┌─ Records for the exercise

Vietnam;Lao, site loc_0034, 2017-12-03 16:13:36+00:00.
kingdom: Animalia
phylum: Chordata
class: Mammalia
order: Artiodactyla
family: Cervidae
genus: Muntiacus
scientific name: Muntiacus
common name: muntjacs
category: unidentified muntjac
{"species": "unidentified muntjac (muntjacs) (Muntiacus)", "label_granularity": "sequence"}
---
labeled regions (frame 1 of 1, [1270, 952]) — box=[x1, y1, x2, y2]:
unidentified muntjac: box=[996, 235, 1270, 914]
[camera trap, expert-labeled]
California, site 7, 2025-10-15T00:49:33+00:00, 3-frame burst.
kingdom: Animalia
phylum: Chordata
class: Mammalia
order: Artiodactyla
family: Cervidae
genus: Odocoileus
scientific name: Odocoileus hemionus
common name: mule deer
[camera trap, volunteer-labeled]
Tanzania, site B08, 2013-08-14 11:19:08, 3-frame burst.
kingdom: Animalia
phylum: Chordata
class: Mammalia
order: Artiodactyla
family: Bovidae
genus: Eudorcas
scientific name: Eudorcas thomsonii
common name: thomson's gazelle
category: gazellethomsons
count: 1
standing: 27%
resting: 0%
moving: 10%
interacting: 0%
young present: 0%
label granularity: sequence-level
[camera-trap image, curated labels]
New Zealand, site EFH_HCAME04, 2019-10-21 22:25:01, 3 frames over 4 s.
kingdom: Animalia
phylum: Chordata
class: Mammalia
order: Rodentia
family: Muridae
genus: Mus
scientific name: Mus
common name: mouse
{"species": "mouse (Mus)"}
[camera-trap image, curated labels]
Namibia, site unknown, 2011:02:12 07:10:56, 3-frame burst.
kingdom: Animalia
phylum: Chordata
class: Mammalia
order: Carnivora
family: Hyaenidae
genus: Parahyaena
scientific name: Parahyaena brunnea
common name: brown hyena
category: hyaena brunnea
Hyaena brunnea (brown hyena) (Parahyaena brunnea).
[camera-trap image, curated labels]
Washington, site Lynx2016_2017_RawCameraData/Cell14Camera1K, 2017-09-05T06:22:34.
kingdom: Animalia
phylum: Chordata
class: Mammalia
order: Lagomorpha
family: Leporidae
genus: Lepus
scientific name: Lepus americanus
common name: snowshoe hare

└─

▶ What you have to do
Would you copy the data exactly as shown above?

▶ Expected answer
Vietnam;Lao, site loc_0034, 2017-12-03 16:13:36+00:00.
kingdom: Animalia
phylum: Chordata
class: Mammalia
order: Artiodactyla
family: Cervidae
genus: Muntiacus
scientific name: Muntiacus
common name: muntjacs
category: unidentified muntjac
{"species": "unidentified muntjac (muntjacs) (Muntiacus)", "label_granularity": "sequence"}
---
labeled regions (frame 1 of 1, [1270, 952]) — box=[x1, y1, x2, y2]:
unidentified muntjac: box=[996, 235, 1270, 914]
[camera trap, expert-labeled]
California, site 7, 2025-10-15T00:49:33+00:00, 3-frame burst.
kingdom: Animalia
phylum: Chordata
class: Mammalia
order: Artiodactyla
family: Cervidae
genus: Odocoileus
scientific name: Odocoileus hemionus
common name: mule deer
[camera trap, volunteer-labeled]
Tanzania, site B08, 2013-08-14 11:19:08, 3-frame burst.
kingdom: Animalia
phylum: Chordata
class: Mammalia
order: Artiodactyla
family: Bovidae
genus: Eudorcas
scientific name: Eudorcas thomsonii
common name: thomson's gazelle
category: gazellethomsons
count: 1
standing: 27%
resting: 0%
moving: 10%
interacting: 0%
young present: 0%
label granularity: sequence-level
[camera-trap image, curated labels]
New Zealand, site EFH_HCAME04, 2019-10-21 22:25:01, 3 frames over 4 s.
kingdom: Animalia
phylum: Chordata
class: Mammalia
order: Rodentia
family: Muridae
genus: Mus
scientific name: Mus
common name: mouse
{"species": "mouse (Mus)"}
[camera-trap image, curated labels]
Namibia, site unknown, 2011:02:12 07:10:56, 3-frame burst.
kingdom: Animalia
phylum: Chordata
class: Mammalia
order: Carnivora
family: Hyaenidae
genus: Parahyaena
scientific name: Parahyaena brunnea
common name: brown hyena
category: hyaena brunnea
Hyaena brunnea (brown hyena) (Parahyaena brunnea).
[camera-trap image, curated labels]
Washington, site Lynx2016_2017_RawCameraData/Cell14Camera1K, 2017-09-05T06:22:34.
kingdom: Animalia
phylum: Chordata
class: Mammalia
order: Lagomorpha
family: Leporidae
genus: Lepus
scientific name: Lepus americanus
common name: snowshoe hare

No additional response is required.